═════ Verilen metin ═════

Namazın müstehabları
Sual: Namazın müstehabları nelerdir?
CEVAP
Namazın müstehablarını yapana çok sevab verilir, yapmamak mekruh olmaz. Yani namazın sevabı azalmaz. Müstehab sevabından mahrum kalır. Bazıları şunlardır:
1- Tekbir alırken baş parmağı kulaklarının yumuşağına dokundurmak. (Erkekler için)
2- Namaz kılarken secde yerine bakmak.
3- Rükuda ayaklarına bakmak.
4- Secdede burun konan yere bakmak.
5- Rükuda parmakları açıp, diz üzerine koymak.
6- Başını, boyun ile birlikte rükuda düz tutmak.
7- Rüku ve secdede, tesbihleri 5-11 kere söylemek.
8- Rükuda ayakları bitiştirmek.
9- Kıyamda, ellerini bağlayınca, bileğini sıkıca tutmak.
10- Secdeye varırken önce sağ, sonra sol dizlerini yere koymak.

═════ Veri kümesi kayıtları ═════

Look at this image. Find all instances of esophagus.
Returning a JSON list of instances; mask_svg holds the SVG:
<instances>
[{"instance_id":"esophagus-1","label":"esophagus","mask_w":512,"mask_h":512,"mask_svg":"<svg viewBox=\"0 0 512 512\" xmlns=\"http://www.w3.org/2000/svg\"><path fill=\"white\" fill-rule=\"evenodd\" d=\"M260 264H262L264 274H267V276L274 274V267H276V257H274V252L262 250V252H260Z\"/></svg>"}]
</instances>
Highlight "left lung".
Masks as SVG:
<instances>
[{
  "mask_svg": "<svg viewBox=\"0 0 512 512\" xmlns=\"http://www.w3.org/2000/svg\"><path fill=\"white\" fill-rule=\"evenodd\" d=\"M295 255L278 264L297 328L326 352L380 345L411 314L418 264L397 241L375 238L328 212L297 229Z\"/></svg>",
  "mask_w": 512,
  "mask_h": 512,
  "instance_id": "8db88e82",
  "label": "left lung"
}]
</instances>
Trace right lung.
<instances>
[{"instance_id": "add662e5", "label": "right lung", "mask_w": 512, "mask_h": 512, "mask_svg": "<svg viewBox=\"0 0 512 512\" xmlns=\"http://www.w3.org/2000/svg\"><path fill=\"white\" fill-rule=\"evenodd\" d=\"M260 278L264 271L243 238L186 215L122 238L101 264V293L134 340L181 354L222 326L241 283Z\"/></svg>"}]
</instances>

═════

**Görevler**
- 1) Namazın müstehablarını anlatan metni baştan sona hiçbir değişiklik yapmadan aktarın.
- 2) Kayıtlarda "lung" dizesini içeren her satırı olduğu gibi çıkarın. Büyük ve küçük harf ayrımı dikkate alınmalıdır.

**Görevlere göre çözümler**
- 1)
Namazın müstehabları
Sual: Namazın müstehabları nelerdir?
CEVAP
Namazın müstehablarını yapana çok sevab verilir, yapmamak mekruh olmaz. Yani namazın sevabı azalmaz. Müstehab sevabından mahrum kalır. Bazıları şunlardır:
1- Tekbir alırken baş parmağı kulaklarının yumuşağına dokundurmak. (Erkekler için)
2- Namaz kılarken secde yerine bakmak.
3- Rükuda ayaklarına bakmak.
4- Secdede burun konan yere bakmak.
5- Rükuda parmakları açıp, diz üzerine koymak.
6- Başını, boyun ile birlikte rükuda düz tutmak.
7- Rüku ve secdede, tesbihleri 5-11 kere söylemek.
8- Rükuda ayakları bitiştirmek.
9- Kıyamda, ellerini bağlayınca, bileğini sıkıca tutmak.
10- Secdeye varırken önce sağ, sonra sol dizlerini yere koymak.

- 2)
Highlight "left lung".
  "label": "left lung"
Trace right lung.
[{"instance_id": "add662e5", "label": "right lung", "mask_w": 512, "mask_h": 512, "mask_svg": "<svg viewBox=\"0 0 512 512\" xmlns=\"http://www.w3.org/2000/svg\"><path fill=\"white\" fill-rule=\"evenodd\" d=\"M260 278L264 271L243 238L186 215L122 238L101 264V293L134 340L181 354L222 326L241 283Z\"/></svg>"}]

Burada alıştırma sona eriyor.